Teller's call for an "open space" policy is the most recent in a series of suggestions he has made to do away with the world's military secrets. Previously, he has called for a law requiring declassification of scientific secrets, including those pertaining to the development of nuclear weapons.
Teller said he would like to open up all U.S. space secrets to the world but he recognizes that revealing the results of electronic eavesdropping might be impractical.
"I will confine my proposal to photo reconnaissance because countermeasures against it are very difficult," Teller said. "And to the extent that the Russians might learn something from the publication of pictures alone, I think these pictures would be of little help to them."
Testifying before Sen. Adlai E. Stevenson's subcommittee, which is seeking advice on how the space shuttle should be used, Teller said he thought its first priority should be weather forecasting and its second one crop forecasting.
"The shuttle could take up a small satellite once very week that could watch wind velocities at almost all levels of the atmosphere," Teller said. "Using a combination of radar and lasers we could get a real comprehensive view of the atmosphere from an angel's point of view."

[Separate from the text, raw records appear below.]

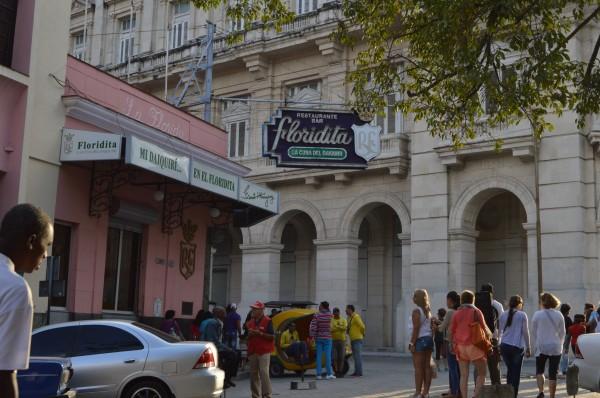 """A las afueras de """"La Floridita"""", donde Ernest Hemingway se tomaba su """"daiquirí"""", un trago cubano parecido a la margarita, un Coco Taxi espera a los turistas."""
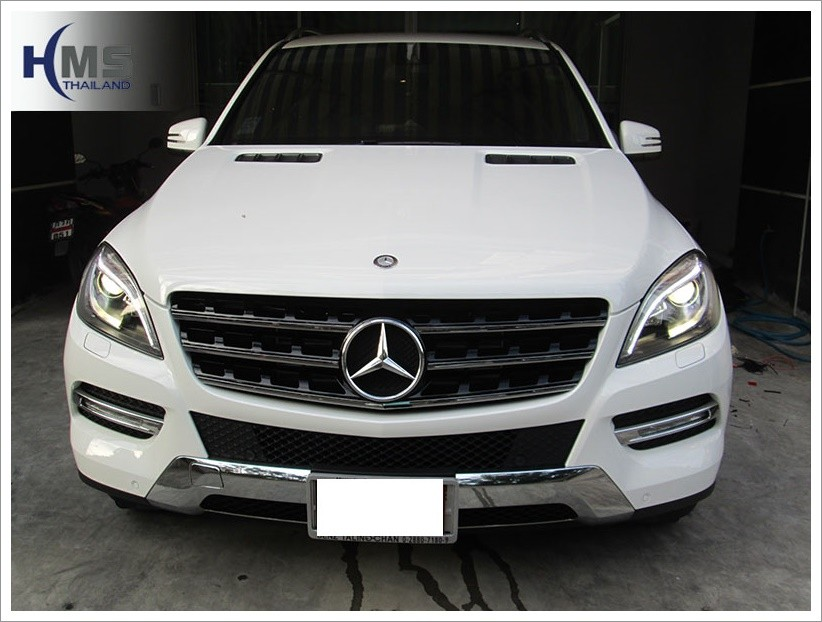 Mercedes Benz ML250 W116_back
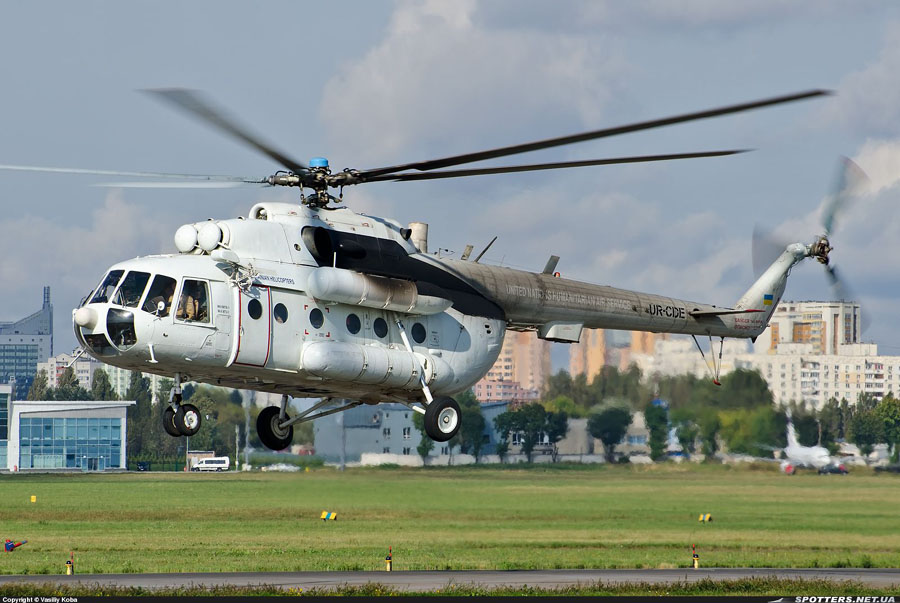 Mi-8 UR-CDE-001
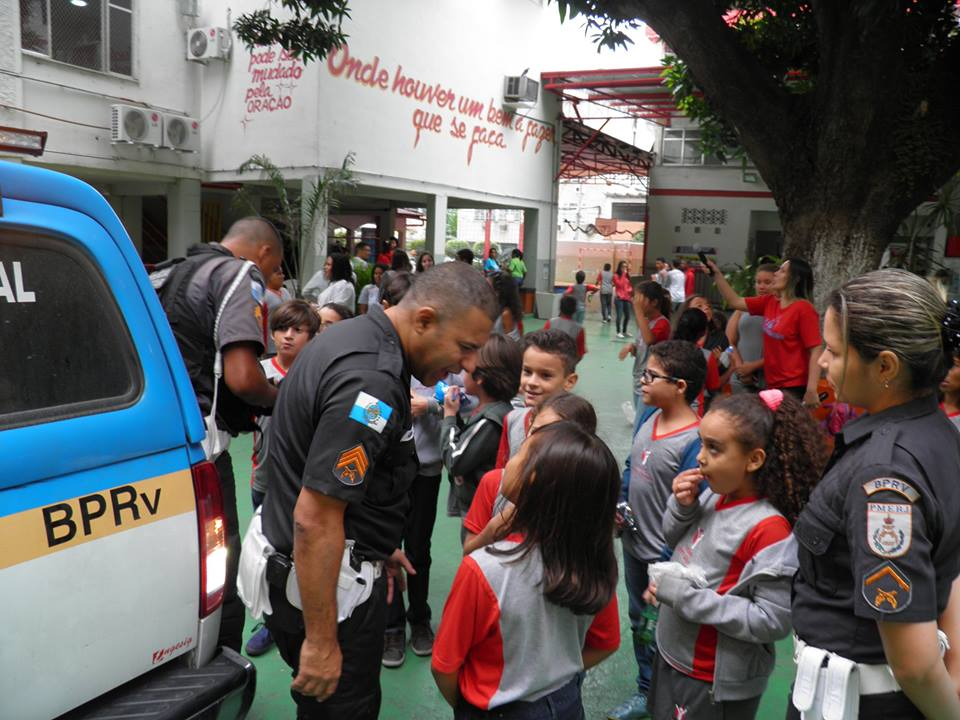 Policia Educativa18
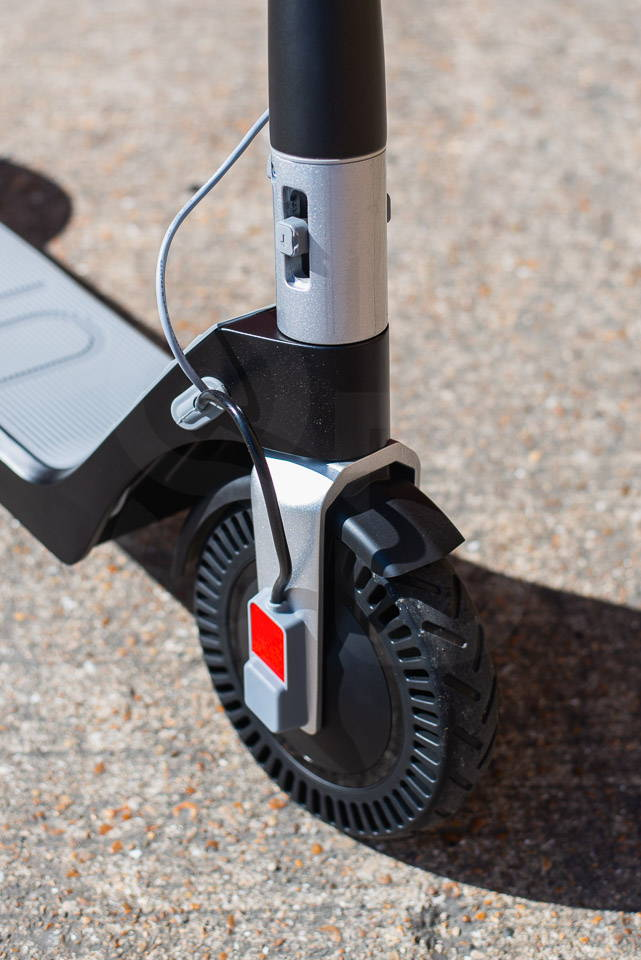 Unagi Model One Scooter Review 細節鉸鏈關閉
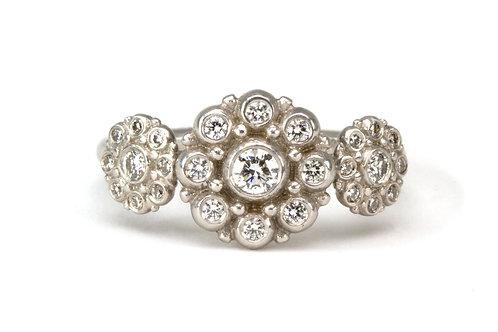 18k Triple Beady Blossom Ring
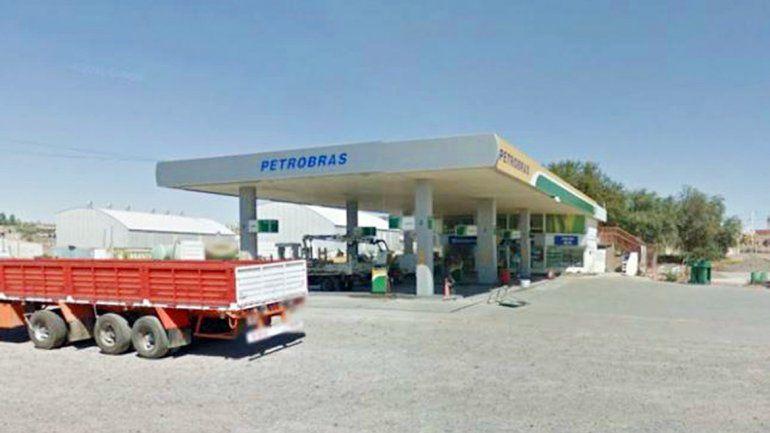 De la estación de servicio Petrobras de Centenario se llevó 55 mil pesos.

The one thing he would never use the shuttle for, Teller said, is a solar power satellite to supply Earth with electricity by microwave transmission.
"My own estimate," Teller said, "is that solar space energy will cost for the rest of this century at least 30 times what we pay each year for our national fuel bill." The national oil bill alone comes to more than $60 billion a year.
Teller said that anyone who pays for it should be allowed room aboard the space shuttle but that the privilege should be denied to anyone who wants to conduct research in secret aboard the shuttle.